Sprachkunst, die Tieren eine Stimme gibt

Achtung, dieser Post ist bereits aus dem Jahr 2017. Einige Informationen könnten veraltet sein.
Wir lieben Tiere. Und das tut auch eine ganze Reihe von Künstlerinnen und Künstlern, die – die Welt beobachtend – in die Haut von Tieren schlüpfen und versuchen, die Welt aus deren Augen zu betrachten. Am heutigen Welttag der Poesie ziehen wir den Hut vor jenen Autoren, die mit ihrer Sprachkunst den Tieren eine Stimme geben. Die UNESCO hat den 21. März als Welttag der Poesie ausgerufen, er wird seit dem Jahr 2000 begangen. In diesem Jahr stellt euch das animal.fair-Team zu diesem Anlass einige Tiergedichte vor – oder ruft sie wieder in Erinnerung…
panther

(Foto: © By Rute Martins of Leoa’s Photography, www.leoa.co.za, CC BY-SA 3.0)

Der Panther

Sein Blick ist vom Vorübergehn der Stäbe
so müd geworden, dass er nichts mehr hält.
Ihm ist, als ob es tausend Stäbe gäbe
und hinter tausend Stäben keine Welt.

Der weiche Gang geschmeidig starker Schritte,
der sich im allerkleinsten Kreise dreht,
ist wie ein Tanz von Kraft um eine Mitte,
in der betäubt ein großer Wille steht.

Nur manchmal schiebt der Vorhang der Pupille
sich lautlos auf -. Dann geht ein Bild hinein,
geht durch der Glieder angespannte Stille –
und hört im Herzen auf zu sein.

– Rainer Maria Rilke

maus

(Foto: © Michael Becker, CC-BY-SA-3.0)

Huldigung allen Fliegen, Spinnen, Fischen, Mäusen und Hunden

Warte auf Regen
dann kaufe

einen Fliegenfänger
einen Besen
eine Angel
eine Mausefalle
und ein Halsband

Auf dem Heimweg rede kein unnötiges Wort

Zu Hause zünde drei Kerzen an
alle verschieden groß
lege davor einen Gedichtband
ein Buch über den Kosmos
und ein Buch mit philosophischen Abhandlungen
Dann

zertrete den Fliegenfänger
zerbreche den Besen
zerreiße die Angel
zerschlage die Falle
zerschneide das Halsband

und verbrenne alles
oder wirf es in die Mülltonne

– Jiří Kolář

kuh

(Foto: Pixabay, DomenicBlair)

-- Zeilen --
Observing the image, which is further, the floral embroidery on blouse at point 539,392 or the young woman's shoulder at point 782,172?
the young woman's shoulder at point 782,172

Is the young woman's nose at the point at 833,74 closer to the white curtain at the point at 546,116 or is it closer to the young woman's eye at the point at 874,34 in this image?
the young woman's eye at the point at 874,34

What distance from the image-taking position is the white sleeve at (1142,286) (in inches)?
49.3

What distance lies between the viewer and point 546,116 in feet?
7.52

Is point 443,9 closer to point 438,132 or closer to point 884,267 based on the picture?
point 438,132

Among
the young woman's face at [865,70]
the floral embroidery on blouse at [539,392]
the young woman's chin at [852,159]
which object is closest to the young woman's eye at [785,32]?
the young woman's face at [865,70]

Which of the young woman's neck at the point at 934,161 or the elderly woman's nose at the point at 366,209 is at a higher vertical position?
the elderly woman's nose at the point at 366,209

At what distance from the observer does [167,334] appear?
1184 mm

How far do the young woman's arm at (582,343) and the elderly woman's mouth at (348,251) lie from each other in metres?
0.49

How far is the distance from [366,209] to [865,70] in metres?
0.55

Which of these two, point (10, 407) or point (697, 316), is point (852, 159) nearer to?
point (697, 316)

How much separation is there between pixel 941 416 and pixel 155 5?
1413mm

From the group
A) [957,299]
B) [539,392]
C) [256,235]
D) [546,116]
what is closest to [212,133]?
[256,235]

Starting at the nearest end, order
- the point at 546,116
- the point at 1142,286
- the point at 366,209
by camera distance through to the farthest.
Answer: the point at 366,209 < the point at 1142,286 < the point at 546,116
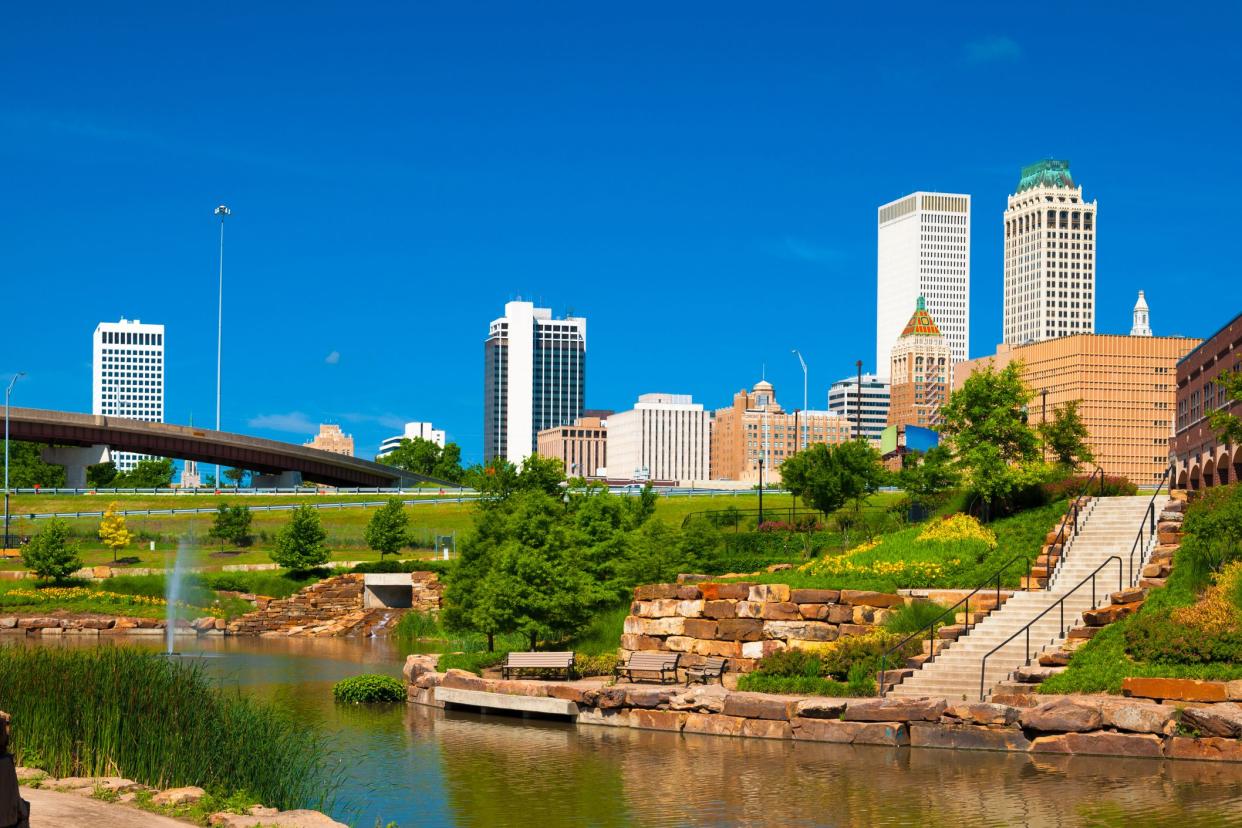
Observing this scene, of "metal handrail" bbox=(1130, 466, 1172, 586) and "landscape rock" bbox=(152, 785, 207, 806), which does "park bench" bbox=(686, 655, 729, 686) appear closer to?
"metal handrail" bbox=(1130, 466, 1172, 586)

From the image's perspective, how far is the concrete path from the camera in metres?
14.9

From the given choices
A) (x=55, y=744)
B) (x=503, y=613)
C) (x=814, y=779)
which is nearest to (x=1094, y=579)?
(x=814, y=779)

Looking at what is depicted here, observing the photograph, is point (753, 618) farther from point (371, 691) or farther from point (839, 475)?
point (839, 475)

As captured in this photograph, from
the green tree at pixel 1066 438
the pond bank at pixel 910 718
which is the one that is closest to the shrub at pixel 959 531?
the green tree at pixel 1066 438

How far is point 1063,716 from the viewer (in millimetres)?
24719

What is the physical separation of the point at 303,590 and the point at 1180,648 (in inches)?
1845

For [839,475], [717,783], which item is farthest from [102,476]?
[717,783]

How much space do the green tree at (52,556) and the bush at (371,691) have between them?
36450mm

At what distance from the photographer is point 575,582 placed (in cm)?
Result: 3453

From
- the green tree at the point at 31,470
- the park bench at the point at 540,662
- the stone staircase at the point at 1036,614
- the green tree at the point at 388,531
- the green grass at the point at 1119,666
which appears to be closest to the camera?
the green grass at the point at 1119,666

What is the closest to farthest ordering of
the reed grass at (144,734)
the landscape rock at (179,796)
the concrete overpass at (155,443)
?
the landscape rock at (179,796) < the reed grass at (144,734) < the concrete overpass at (155,443)

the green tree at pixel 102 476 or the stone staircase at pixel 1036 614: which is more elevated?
the green tree at pixel 102 476

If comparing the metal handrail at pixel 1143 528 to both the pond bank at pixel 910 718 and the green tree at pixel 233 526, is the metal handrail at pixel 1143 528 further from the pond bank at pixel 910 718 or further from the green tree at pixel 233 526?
the green tree at pixel 233 526

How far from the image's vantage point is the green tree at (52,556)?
6462cm
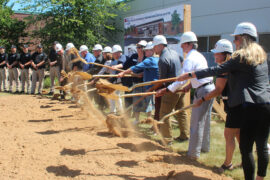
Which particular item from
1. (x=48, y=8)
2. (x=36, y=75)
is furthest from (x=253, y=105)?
(x=48, y=8)

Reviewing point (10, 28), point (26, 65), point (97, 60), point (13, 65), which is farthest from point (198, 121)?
point (10, 28)

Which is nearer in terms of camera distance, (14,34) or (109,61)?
(109,61)

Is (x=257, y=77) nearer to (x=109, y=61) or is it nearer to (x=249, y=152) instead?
(x=249, y=152)

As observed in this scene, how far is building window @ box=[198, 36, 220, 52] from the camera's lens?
1301 centimetres

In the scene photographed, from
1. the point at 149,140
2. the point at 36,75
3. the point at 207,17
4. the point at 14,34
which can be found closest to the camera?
the point at 149,140

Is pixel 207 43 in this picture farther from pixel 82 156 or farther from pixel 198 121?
pixel 82 156

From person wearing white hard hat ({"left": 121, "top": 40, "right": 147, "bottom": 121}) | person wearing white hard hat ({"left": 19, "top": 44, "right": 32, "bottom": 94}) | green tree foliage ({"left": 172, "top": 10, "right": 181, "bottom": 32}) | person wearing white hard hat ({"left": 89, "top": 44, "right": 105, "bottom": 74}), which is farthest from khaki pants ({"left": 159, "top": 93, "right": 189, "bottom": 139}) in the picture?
person wearing white hard hat ({"left": 19, "top": 44, "right": 32, "bottom": 94})

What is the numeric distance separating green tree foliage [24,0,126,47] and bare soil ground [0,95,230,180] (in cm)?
1085

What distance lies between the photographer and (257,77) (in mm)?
3166

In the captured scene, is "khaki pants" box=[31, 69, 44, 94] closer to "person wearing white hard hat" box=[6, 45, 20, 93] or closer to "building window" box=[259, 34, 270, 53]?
"person wearing white hard hat" box=[6, 45, 20, 93]

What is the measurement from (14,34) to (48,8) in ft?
11.3

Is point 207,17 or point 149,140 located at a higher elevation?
point 207,17

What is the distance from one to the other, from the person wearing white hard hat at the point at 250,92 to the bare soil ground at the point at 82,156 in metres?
0.84

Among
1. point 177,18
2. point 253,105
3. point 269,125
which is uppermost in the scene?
point 177,18
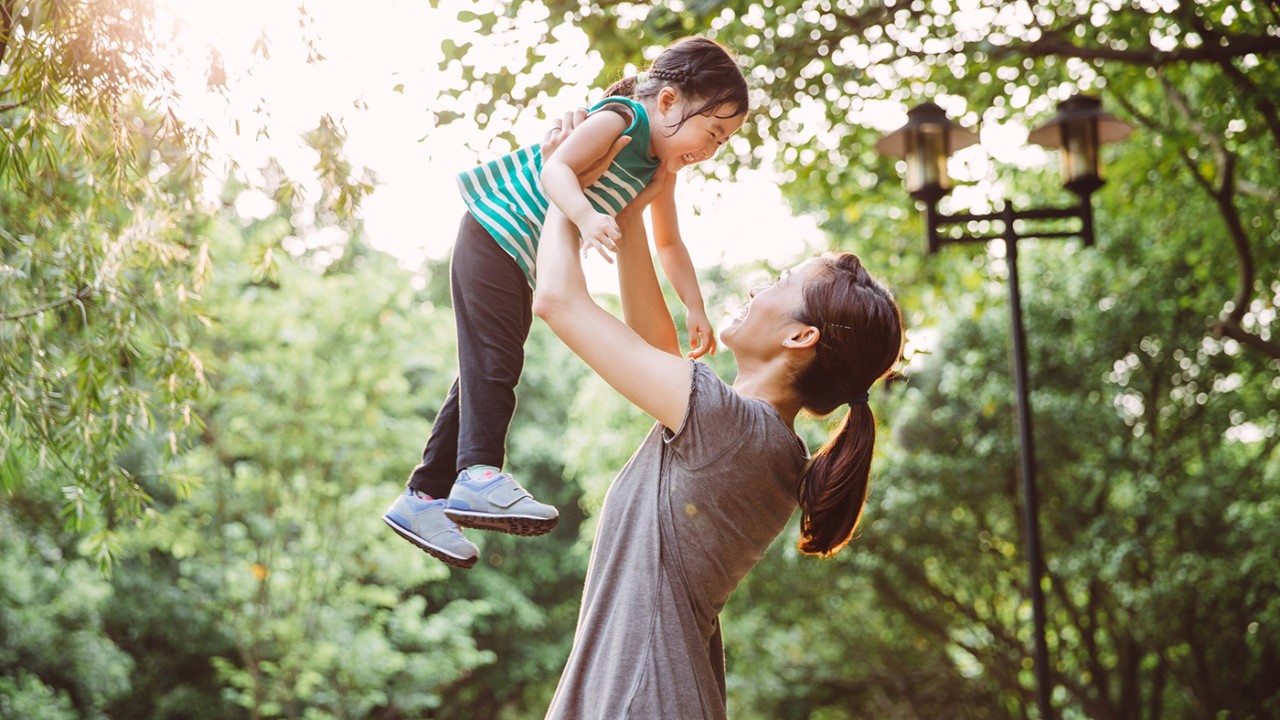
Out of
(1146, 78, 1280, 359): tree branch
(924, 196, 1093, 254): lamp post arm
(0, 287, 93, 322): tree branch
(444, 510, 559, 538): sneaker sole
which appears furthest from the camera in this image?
(1146, 78, 1280, 359): tree branch

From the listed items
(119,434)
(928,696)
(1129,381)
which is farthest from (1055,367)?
(119,434)

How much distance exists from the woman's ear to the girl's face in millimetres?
370

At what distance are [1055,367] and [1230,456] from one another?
1708 mm

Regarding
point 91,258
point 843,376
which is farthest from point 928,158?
point 843,376

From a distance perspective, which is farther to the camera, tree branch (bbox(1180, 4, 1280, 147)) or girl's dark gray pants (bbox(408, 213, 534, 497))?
tree branch (bbox(1180, 4, 1280, 147))

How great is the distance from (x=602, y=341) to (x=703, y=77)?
0.55 meters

-- Ziel der Aufgabe --
Setzen Sie den Text über Tiergedichte zum Welttag der Poesie im Anschluss an seine letzte Zeile fort.

-- Lösung --
Kuh beim Fressen

Sie wiegt die breite Brust an holziger Krippe
Und frisst. Seht, sie zermalmt ein Hämchen jetzt!
Es schaut noch eine zeitlang spitz aus ihrer Lippe
Sie malmt es sorgsam, dass sie’s nicht zerfetzt.

Ihr Leib ist dick, ihr trauriges Aug bejahrt.
Gewöhnt des Bösen zaudert sie beim Kauen
Seit Jahren mit emporgezogenen Brauen.
Die wunderts nicht, wenn ihr dazwischenfahrt.

Und während sie sich noch mit Heu versieht
Entzieht ihr einer Milch, sie duldet’s stumm
Dass seine Hand an ihrem Euter reißt.

Sie kennt die Hand, sie schaut nicht einmal um
Sie will nicht wissen, was mit ihr geschieht
Und nützt die Abendstimmung aus und scheißt.

– Bertold Brecht

fuchs

(Foto: publicdomainpictures.net, Linnaea Mallette)

Die Füchsin

Weil der Schnee tief ist
und fleckenlos das weiße Fallen durch weiße Luft

Weil sie ein wenig hinkt – blutet
wo sie sie trafen

Weil Jäger Flinten haben
und Hunde Henkerbeine

Weil ich sie gerne in meine Arme nehmen möchte
und ihre Wunden pflegen

Weil sie sich nicht erlauben kann zu sterben
und die Jungen umzubringen in ihrem Bauch

Weiß ich nicht was ich sagen soll wenn ein Soldat stirbt
weil es im Tod keine Maßstäbe gibt.

– Kenneth Patchen

muecke

(Foto: flickr.com, Ton Rulkens)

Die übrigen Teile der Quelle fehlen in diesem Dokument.